## Provided text
Bug#668594: qemu-kvm: Suboptimal virtio/vhost-net performance on Debian KVM hosts compared to others

April 13th, 2012 - 05:50 am ET by Hans-Kristian Bakke | Report spam
Package: qemu-kvm
Version: 1.0+dfsg-9
Severity: normal

I cannot get optimal network througput on KVM guest using Debian Wheezy (and stable) as KVM host.
It is not horribly bad, just not good compared to relevant alternatives.

## Given task 1
Could you repeat the records from the line containing "Among the point" through the line containing "26.8 meters", both included, and leave the picture out?
## Given task 2
How does the Debian bug report on virtio/vhost-net performance go on from here?

## Input records
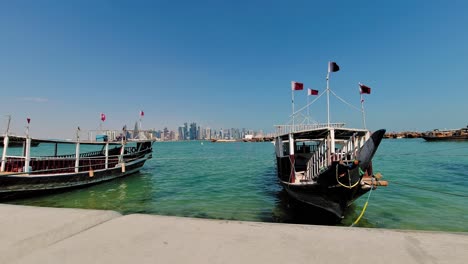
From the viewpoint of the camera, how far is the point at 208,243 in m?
2.46

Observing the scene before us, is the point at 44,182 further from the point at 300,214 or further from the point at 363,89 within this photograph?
the point at 363,89

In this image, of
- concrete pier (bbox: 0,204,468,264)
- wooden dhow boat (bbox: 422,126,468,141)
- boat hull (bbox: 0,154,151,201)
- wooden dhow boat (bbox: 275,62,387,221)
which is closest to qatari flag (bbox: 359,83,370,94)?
wooden dhow boat (bbox: 275,62,387,221)

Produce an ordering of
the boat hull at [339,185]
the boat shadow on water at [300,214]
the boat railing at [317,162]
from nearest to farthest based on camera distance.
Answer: the boat hull at [339,185]
the boat shadow on water at [300,214]
the boat railing at [317,162]

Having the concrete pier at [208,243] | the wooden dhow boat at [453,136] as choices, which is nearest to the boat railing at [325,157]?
the concrete pier at [208,243]

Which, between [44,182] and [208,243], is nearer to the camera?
[208,243]

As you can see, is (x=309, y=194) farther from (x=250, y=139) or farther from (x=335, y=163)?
(x=250, y=139)

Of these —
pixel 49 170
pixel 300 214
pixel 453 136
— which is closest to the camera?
pixel 300 214

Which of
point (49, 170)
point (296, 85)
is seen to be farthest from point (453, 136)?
point (49, 170)

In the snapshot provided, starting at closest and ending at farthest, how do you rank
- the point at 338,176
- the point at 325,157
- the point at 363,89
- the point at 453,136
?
the point at 338,176
the point at 325,157
the point at 363,89
the point at 453,136

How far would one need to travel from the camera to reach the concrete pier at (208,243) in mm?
2170

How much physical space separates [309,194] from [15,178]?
1556cm

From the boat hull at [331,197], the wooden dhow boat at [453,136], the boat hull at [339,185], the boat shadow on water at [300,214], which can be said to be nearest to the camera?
the boat hull at [339,185]

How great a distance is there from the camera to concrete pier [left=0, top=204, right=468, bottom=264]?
2.17 meters

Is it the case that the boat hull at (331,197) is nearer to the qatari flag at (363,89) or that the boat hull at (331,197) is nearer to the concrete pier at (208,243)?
the qatari flag at (363,89)
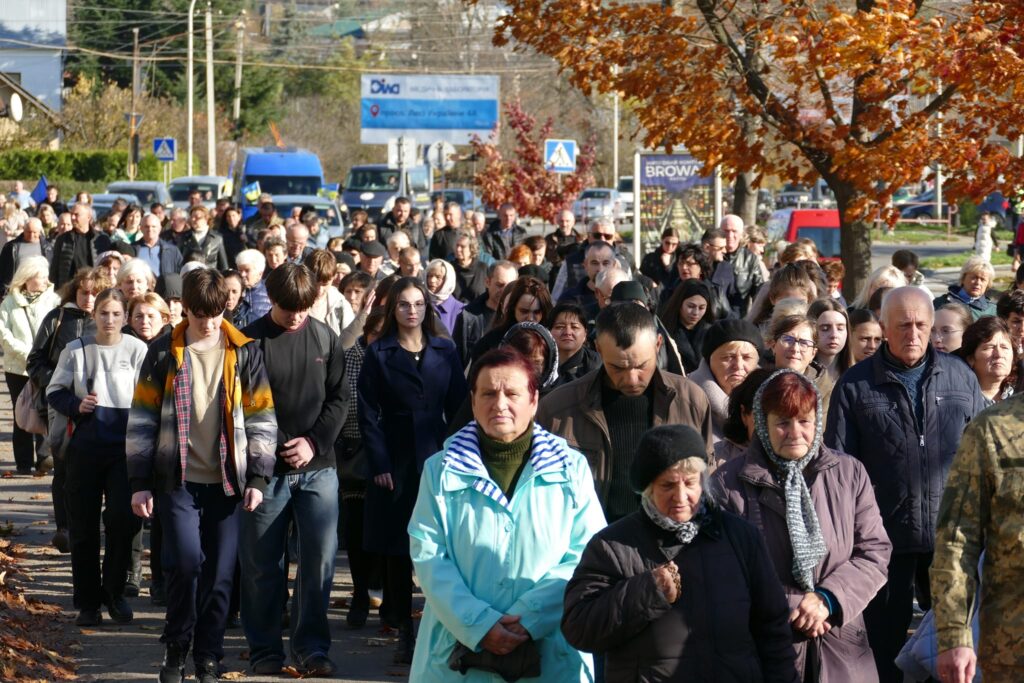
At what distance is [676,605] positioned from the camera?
4.73 m

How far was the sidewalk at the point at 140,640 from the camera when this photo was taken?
8.43 metres

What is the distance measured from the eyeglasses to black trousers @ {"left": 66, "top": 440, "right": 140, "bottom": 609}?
381cm

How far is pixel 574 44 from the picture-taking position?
1517 centimetres

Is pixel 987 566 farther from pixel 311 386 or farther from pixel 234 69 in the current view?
pixel 234 69

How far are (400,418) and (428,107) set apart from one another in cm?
4586

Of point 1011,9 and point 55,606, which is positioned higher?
point 1011,9

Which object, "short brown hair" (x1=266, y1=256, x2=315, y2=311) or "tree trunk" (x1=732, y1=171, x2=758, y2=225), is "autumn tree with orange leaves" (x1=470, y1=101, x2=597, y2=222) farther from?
"short brown hair" (x1=266, y1=256, x2=315, y2=311)

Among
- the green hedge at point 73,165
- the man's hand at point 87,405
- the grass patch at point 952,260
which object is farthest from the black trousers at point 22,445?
the green hedge at point 73,165

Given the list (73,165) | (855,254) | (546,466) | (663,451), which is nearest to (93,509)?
(546,466)

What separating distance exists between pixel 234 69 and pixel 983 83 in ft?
217

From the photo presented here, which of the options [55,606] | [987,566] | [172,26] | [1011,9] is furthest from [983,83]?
[172,26]

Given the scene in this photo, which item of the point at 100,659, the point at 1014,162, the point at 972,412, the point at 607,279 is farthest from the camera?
the point at 1014,162

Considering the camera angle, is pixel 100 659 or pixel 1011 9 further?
pixel 1011 9

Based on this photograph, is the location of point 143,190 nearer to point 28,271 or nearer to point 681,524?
point 28,271
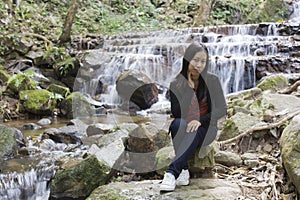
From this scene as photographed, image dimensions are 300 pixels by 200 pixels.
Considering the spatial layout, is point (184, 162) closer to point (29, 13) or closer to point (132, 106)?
point (132, 106)

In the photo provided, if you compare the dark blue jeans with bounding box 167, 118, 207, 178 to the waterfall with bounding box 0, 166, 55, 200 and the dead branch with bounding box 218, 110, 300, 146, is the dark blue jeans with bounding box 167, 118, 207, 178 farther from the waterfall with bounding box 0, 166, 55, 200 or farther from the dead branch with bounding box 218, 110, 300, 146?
the waterfall with bounding box 0, 166, 55, 200

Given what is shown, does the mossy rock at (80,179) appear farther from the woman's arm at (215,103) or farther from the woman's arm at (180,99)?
the woman's arm at (215,103)

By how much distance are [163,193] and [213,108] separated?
80cm

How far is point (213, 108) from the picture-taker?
2676mm

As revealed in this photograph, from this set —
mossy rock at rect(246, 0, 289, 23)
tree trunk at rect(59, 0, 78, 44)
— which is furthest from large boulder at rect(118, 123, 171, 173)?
mossy rock at rect(246, 0, 289, 23)

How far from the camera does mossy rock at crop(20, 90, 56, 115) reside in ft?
25.1

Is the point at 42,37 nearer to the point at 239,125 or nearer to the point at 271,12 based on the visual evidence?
the point at 239,125

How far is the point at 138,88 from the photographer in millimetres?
8602

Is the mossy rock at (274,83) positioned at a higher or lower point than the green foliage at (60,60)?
lower

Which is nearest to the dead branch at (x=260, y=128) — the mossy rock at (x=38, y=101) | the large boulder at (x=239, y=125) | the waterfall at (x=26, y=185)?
the large boulder at (x=239, y=125)

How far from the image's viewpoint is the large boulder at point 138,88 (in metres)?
8.52

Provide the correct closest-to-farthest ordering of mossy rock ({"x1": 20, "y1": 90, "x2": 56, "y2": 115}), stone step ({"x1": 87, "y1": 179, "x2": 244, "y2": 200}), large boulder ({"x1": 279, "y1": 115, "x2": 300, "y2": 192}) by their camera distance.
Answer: large boulder ({"x1": 279, "y1": 115, "x2": 300, "y2": 192}) < stone step ({"x1": 87, "y1": 179, "x2": 244, "y2": 200}) < mossy rock ({"x1": 20, "y1": 90, "x2": 56, "y2": 115})

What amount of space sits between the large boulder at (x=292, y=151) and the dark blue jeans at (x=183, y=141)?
63 centimetres

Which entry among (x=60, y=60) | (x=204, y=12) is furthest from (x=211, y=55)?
(x=204, y=12)
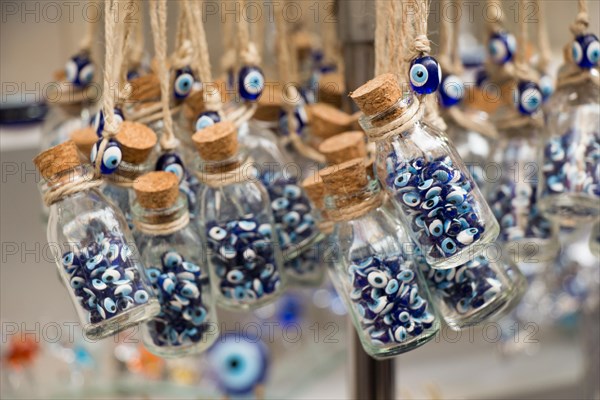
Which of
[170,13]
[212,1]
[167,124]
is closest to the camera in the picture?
[167,124]

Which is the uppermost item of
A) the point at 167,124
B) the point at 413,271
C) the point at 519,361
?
Answer: the point at 167,124

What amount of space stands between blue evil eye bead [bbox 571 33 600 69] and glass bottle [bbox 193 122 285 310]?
12.2 inches

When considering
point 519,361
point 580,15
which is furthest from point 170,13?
point 519,361

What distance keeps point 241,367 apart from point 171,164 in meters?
0.70

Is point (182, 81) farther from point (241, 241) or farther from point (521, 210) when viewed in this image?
point (521, 210)

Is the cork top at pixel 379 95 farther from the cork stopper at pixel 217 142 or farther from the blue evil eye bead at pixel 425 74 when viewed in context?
the cork stopper at pixel 217 142

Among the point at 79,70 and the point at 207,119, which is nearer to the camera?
the point at 207,119

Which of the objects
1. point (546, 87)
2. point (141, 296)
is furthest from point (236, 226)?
point (546, 87)

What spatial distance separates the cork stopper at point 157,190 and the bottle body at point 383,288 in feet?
0.46

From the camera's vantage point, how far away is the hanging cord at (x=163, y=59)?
2.33 feet

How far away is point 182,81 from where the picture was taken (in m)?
0.76

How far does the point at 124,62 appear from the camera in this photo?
2.46 feet

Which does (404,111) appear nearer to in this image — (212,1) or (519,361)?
(212,1)

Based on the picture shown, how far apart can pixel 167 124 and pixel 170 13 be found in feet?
2.04
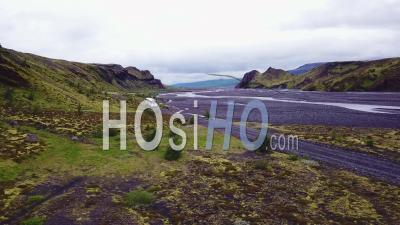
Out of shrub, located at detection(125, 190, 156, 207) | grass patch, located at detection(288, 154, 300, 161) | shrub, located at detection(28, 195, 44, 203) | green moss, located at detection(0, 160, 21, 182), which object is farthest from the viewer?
grass patch, located at detection(288, 154, 300, 161)

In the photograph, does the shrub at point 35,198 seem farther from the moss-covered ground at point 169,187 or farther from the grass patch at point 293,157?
the grass patch at point 293,157

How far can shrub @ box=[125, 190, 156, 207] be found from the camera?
2680 centimetres

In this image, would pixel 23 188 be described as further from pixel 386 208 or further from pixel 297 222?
pixel 386 208

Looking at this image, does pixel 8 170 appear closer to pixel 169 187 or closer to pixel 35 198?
pixel 35 198

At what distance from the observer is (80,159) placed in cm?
3725

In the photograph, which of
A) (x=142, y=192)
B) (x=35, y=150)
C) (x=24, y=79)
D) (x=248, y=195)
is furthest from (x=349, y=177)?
(x=24, y=79)

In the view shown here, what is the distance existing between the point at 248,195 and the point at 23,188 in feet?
52.8

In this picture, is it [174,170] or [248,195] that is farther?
[174,170]

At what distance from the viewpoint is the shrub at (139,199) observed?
26.8 meters

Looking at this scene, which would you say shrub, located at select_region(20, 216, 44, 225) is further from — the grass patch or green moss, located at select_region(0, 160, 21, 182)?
the grass patch

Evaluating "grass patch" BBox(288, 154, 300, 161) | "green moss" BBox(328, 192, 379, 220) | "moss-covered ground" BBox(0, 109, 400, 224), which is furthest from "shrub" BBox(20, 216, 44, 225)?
"grass patch" BBox(288, 154, 300, 161)

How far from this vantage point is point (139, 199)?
2712 centimetres

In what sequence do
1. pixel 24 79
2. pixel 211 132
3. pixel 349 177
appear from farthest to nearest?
pixel 24 79, pixel 211 132, pixel 349 177

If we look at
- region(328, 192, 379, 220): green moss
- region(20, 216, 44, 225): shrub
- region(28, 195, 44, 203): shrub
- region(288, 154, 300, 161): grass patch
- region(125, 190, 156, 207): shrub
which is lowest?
region(28, 195, 44, 203): shrub
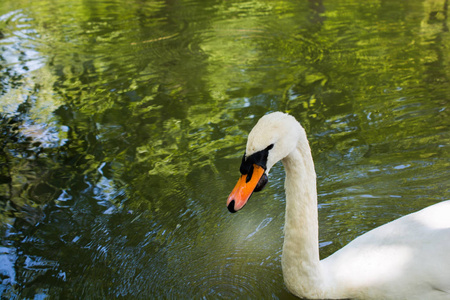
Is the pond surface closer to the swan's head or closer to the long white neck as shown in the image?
the long white neck

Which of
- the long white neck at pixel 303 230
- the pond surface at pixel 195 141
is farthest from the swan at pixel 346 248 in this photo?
the pond surface at pixel 195 141

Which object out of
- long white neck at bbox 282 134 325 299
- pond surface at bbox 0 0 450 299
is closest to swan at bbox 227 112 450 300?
long white neck at bbox 282 134 325 299

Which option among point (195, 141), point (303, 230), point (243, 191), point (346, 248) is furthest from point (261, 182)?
point (195, 141)

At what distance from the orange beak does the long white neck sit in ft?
1.11

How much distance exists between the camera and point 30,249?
3990 mm

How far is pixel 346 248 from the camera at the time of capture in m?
3.24

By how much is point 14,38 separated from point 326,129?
23.7 feet

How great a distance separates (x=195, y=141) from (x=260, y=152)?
2939 mm

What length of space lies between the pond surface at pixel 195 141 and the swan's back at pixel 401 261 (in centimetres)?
52

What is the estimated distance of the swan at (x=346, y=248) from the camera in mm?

## Final answer 1
Among the point at 79,70 and the point at 207,119, which is nearer to the camera?
the point at 207,119

Which of the objects
1. point (546, 87)
2. point (141, 296)
is furthest from point (236, 226)?
point (546, 87)

What spatial distance separates the cork stopper at point 157,190 and the bottle body at point 383,288 in feet?
0.46

From the camera's vantage point, how far away is the hanging cord at (x=163, y=59)?
2.33 feet

How far away is point 182,81 from where the picture was taken (in m)?
0.76

How far does the point at 124,62 appear from the camera in this photo?
2.46 feet

Which does (404,111) appear nearer to in this image — (212,1) or (519,361)?
(212,1)

Based on the picture shown, how far apart can pixel 167 124 and pixel 170 13 be found in feet?
2.04
Out of shrub, located at detection(125, 190, 156, 207) | grass patch, located at detection(288, 154, 300, 161) | shrub, located at detection(28, 195, 44, 203) | green moss, located at detection(0, 160, 21, 182), which object is farthest from the viewer?
grass patch, located at detection(288, 154, 300, 161)

In the photograph, does the shrub at point 35,198 seem farther from the moss-covered ground at point 169,187 or farther from the grass patch at point 293,157?
the grass patch at point 293,157

How far can shrub @ box=[125, 190, 156, 207] be found from the camera?
2680 centimetres

In this image, would pixel 23 188 be described as further from pixel 386 208 or further from pixel 297 222?
pixel 386 208

Looking at this image, does pixel 8 170 appear closer to pixel 169 187 or closer to pixel 35 198?
pixel 35 198

At what distance from the observer is (80,159) placed in cm?
3725

In the photograph, which of
A) (x=142, y=192)
B) (x=35, y=150)
C) (x=24, y=79)
D) (x=248, y=195)
is furthest from (x=349, y=177)?
(x=24, y=79)

In the view shown here, what is the distance existing between the point at 248,195 and the point at 23,188 in feet?
52.8

In this picture, is it [174,170] or [248,195] that is farther?
[174,170]

At what distance from the viewpoint is the shrub at (139,199) observed?
26.8 meters

## Final answer 2
I have tried Ubuntu Server 11.10, Proxmox 1.9, Proxmox 2.0 and Fedora 17 Alpha as 1:1 replacement for the Debian KVM host using the same guests (just preserving the LVM volumes between installs) and they all manage about 20 gbit/s guest to guest using a simple iperf test, while Debian only manages about 2.3 gbit/s with high CPU usage. The CPU usage is generally much higher on all guest network activity on Debian and are in some cases not able to even saturate a gigabit link (when coming from other subnet) without maxing a CPU core where the other KVM hosts barely breaks a sweat.

Disc IO is very good and the guests feels snappy so it doesn't seem like there is something really wrong, just something suboptimal with the networking.
The issue follows only the host OS as the guests have been the same in all comparisons (Debian Wheezy)


To reproduce:

Install Debian Wheezy in guests (minimal with SSH and ntp)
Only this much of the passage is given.